== TEXT BLOCK ==
State lawmakers prepare to address police reform

The new reform proposals come on the heels of massive protests in the wake of police killings of George Floyd in Wisconsin, Manuel Ellis in Tacoma and more.

Democrat Roger Goodman chairs the House Public Safety Committee.

“The use of deadly force should be used less often than it is today and that the duty to preserve life and that less-than-lethal use of means of force should be a priority,” he said.

That likely means tighter restrictions on chokeholds and tougher requirements for officers to de-escalate confrontations before using deadly force.

Republican Rep. Brad Klippert is also a deputy sheriff.

“My question to you is how can we possibly expect law enforcement officers to use de-escalation before they use lethal force when someone is immediately firing at them?” Klippert asked.

Devitta Briscoe, of the Washington Coalition for Police Accountability, responded, “If you are specifically saying when an officer is being fired at, that is not what we are proposing. We’re also asking that officers are not escalating or being aggressive in a situation.”

Goodman wants a new state agency to conduct investigations of police killings that are truly independent of local law enforcement and prosecutors.

That has the support of the family of Charleena Lyles, killed by police officers in Seattle.

“Police are still investigating police. The result of an investigation of police by police is not believable. The families have no faith in this process,” said Katrina Johnson, also a member of the Washington Coalition for Police Accountability.

Advocates also want much tighter restrictions on the use of police dogs, which they say should never be let off their leash.

“Police dogs can be used for other purposes — like narcotics, rescue, searches, explosives — but not as a weapon,” said Nina Martinez, another member of the Washington Coalition for Police Accountability.

Even though lawmakers will be working virtually because of the pandemic and not inside the state Capitol, Goodman believes significant reform is possible.

“Police reform really is going to be a major priority for us in the 2021 legislative session, and I believe you will see significant legislation pass with support from all sides,” he said.

== WHAT TO PRODUCE ==
Using the article on police reform, answer each question below.
(a) Which committee does Roger Goodman chair?
(b) What other job does Rep. Brad Klippert hold?
(c) In which legislative session does Goodman expect police reform to be a major priority?

== DATA SECTION ==
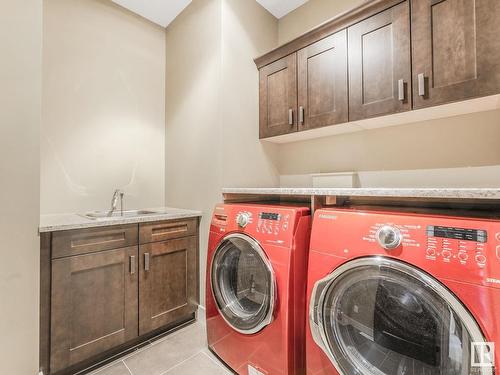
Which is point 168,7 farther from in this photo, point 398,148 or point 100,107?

== WRITTEN REPLY ==
(a) The House Public Safety Committee.
(b) He is a deputy sheriff.
(c) The 2021 legislative session.